Accessibility of Huggingface's OpenLLMLeaderboard Benchmark Test Sets

Is the new Huggingface OpenLLMLeaderboard’s benchmark test sets accessible to the public? If so, what measures are in place to prevent dataset misuse for fine-tuning and leaderboard manipulation?

Hi @bahgat

Yes, the Huggingface OpenLLMLeaderboard’s benchmark test sets are public. To prevent misuse, they have data usage agreements, activity monitoring, and regular audits.

Have you seen similar measures on other benchmark platforms?

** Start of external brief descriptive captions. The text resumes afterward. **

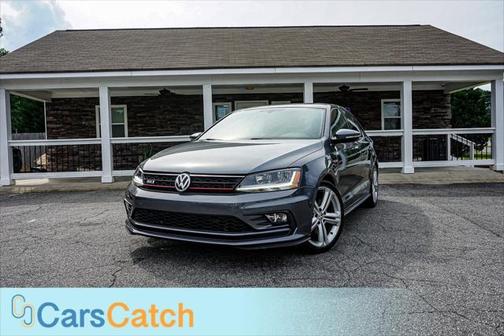 2017 Volkswagen Jetta GLI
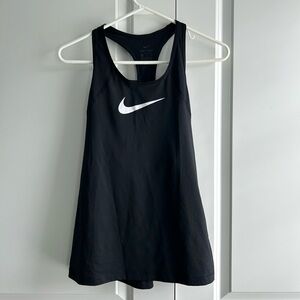 Nike Dri Fit Swoosh Tank Top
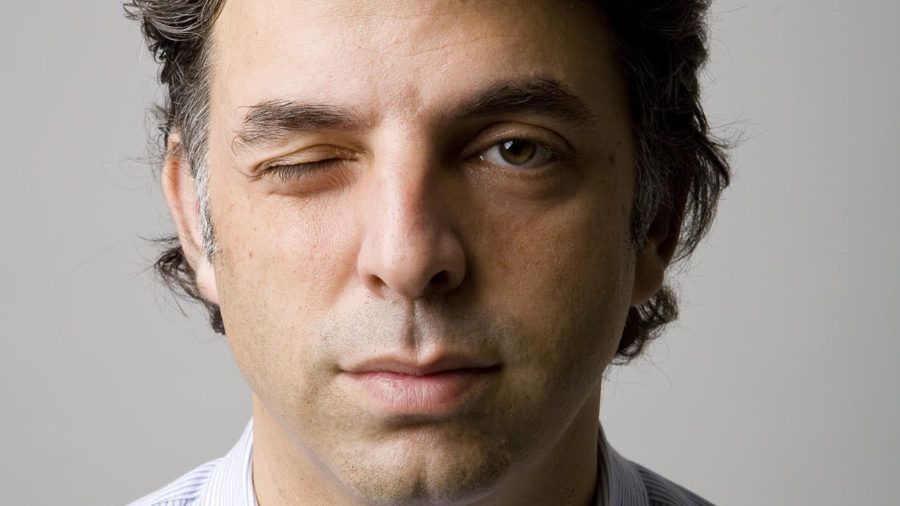 Etgar Keret, escritor y cineasta israelí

Thanks @LLUMOAI for your reply. I’m not familiar with measures on other benchmark platforms, so I can’t make comparisons. However, I’m interested in learning more about the specific measures you mentioned for the Huggingface OpenLLMLeaderboard.

Could you please provide a source where Huggingface has officially stated these measures? I’d like to see more details about:

  1. The data usage agreements - What exactly do they entail?
  2. Activity monitoring - How is this implemented?
  3. Regular audits - What do these audits involve and how often are they conducted?

Hi @bahgat

For details on Hugging Face OpenLLMLeaderboard measures:

  1. Data Usage Agreements: See Terms of Service and Data Policies.
  2. Activity Monitoring: Check the OpenLLMLeaderboard docs.
  3. Regular Audits: Refer to their Transparency Report.

Hope this helps!